PROVIDED TEXT |
--- START ---

October 1, 2007

CCGS/Genetics Professor Pat Sullivan recently received a three-year $7M grant from the National Institute of Mental Health (NIH) for a large-scale association study to identify genetic factors that contribute to schizophrenia, a devastating neuropsychiatric illness whose etiology remains unknown despite considerable study.  Sullivan has assembled an internationally recognized group of researchers who will be instrumental in accomplishing the goals of this ambitious project.  Collaborators include Christina Hultman, Paul Lichtenstein and Niklas Langstrom at the Karolinska Institutet in Stockholm, and Pamela Sklar, Ed Skolnick, Mark Daly, David Altshuler, and Shaun Purcell at Harvard/MIT Broad Institute.

Currently, there are multiple positive and plausible genetic links for schizophrenia, but none meets a rigorous definition of proof.  There is considerable uncertainty about which of the findings in the literature represent true findings upon which to build the next generation of schizophrenia research. Sullivan hopes to move toward a solid empirical foundation by unambiguously identifying the responsible genes. The researchers plan to collect thousands of schizophrenia cases and well-matched controls ascertained through high-quality Swedish national registries. Their specific aims are:

  1. To establish a national, population-based sample of ~29,000 living individuals who meet a rigorous case definition for schizophrenia with both parents of Swedish ancestry.

--- END ---

AVAILABLE DATA |
--- START ---

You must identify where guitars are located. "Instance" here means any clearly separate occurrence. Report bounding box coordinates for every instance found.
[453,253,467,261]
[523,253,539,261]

--- END ---

PROBLEM STATEMENT | Could you continue the news item about the schizophrenia genetics grant, picking up after its first specific aim?

RESULT FOR THIS TASK |
  2. To obtain informed consent and biobank DNA samples from ~7,000 cases and ~7,000 matched controls.  A variety of data will be collected from these cases including birth records, education, neurocognitive data, IQ, and family history.
  3. To rigorously evaluate candidate genes for schizophrenia by genotyping SNPs (single-nucleotide polymorphisms) within these genes, and in some cases, resequencing entire transcripts to search for additional variants.

This work has several notable features including its exceptional size, availability of prospective risk-factor data, and explicit treatment of the problems of association studies. The research team is committed to a collaborative, open-source research environment.  All phenotypes, genotypes, and DNA samples will be made available to the wider research community.